Semelhante ao CryptoLocker, o ransomware que foi encontrado pela primeira vez trancar sistemas do usuário final do ano passado, as pesquisas de cebola/Onion as máquinas eram infectadas para obter uma lista de tipos de arquivos (. Doc,. Jpeg,. Zip, etc) comprime-los e criptografa-los.
Em seguida, ele exibe uma janela que informa aos usuários exatamente o que foi criptografado, e dá-lhes um prazo de 72 horas e instruções sobre como o usuário pode gastar mais do resgate em Bitcoin.
De acordo com a Kaspersky Lab Fedor Sinitsyn, analista sênior de malware com a Global Research da empresa Equipe de análise e, Onion foi detectado pela primeira vez no final de junho.

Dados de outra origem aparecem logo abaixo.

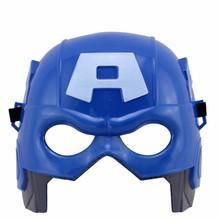 Captain America A mask kids Party Cosplay Mask Halloween Children Alliance Adult Children Toy Upper half mask supplies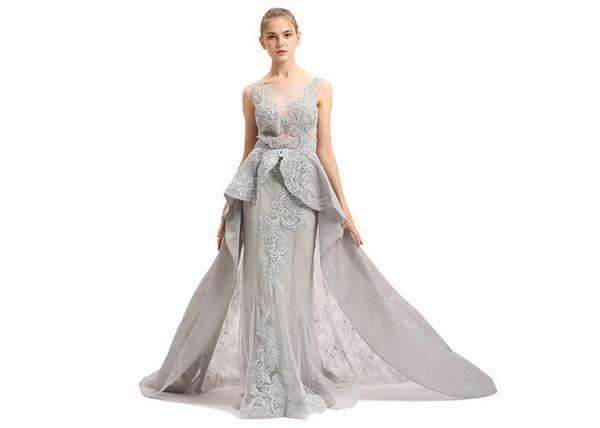 Quality Floor Length O Neck Prom Wedding Dresses / Grey Beading Muslim Evening Dress for sale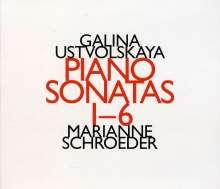 Galina Ustvolskaya (1919-2007): Klaviersonaten Nr.1-6, CD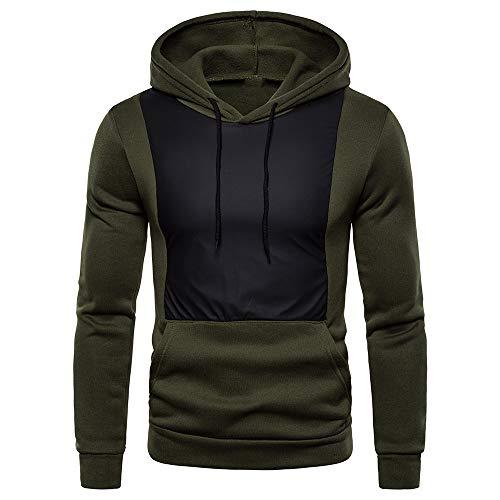Z&Y Glaa Herren Sweatshirt Kapuzenpullover Sweatjacke Pullover Hoodie Hoodie Sweatshirt Herren Pullover Hoodie Slim fit Kapuzenpullover Kapuzenjacke mit gestempeltem Design Logo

Enquanto primeiro alvo do ransomware foi usuários de língua Inglesa, devido a um GUI russo mais recente e cordas específicas no Trojan, Sinitsyn acredita que é seguro dizer que os seus criadores falam russo.
A partir desta semana o ransomware principalmente tem estado a atacar usuários na Rússia e na Ucrânia, mas os membros da Comunidade de Estados Independentes como o Cazaquistão e Belarus também foram atingidos.
Sinitsyn escreveu em SecureList na quinta-feira sobre a conexão Tor do ransomware, alegando que Onion comunica com Tor através de um código malicioso do malware, através de um segmento diferente, algo que faz com que o malware muito mais sofisticado do que outros tipos que só iria injetar código em outros processos.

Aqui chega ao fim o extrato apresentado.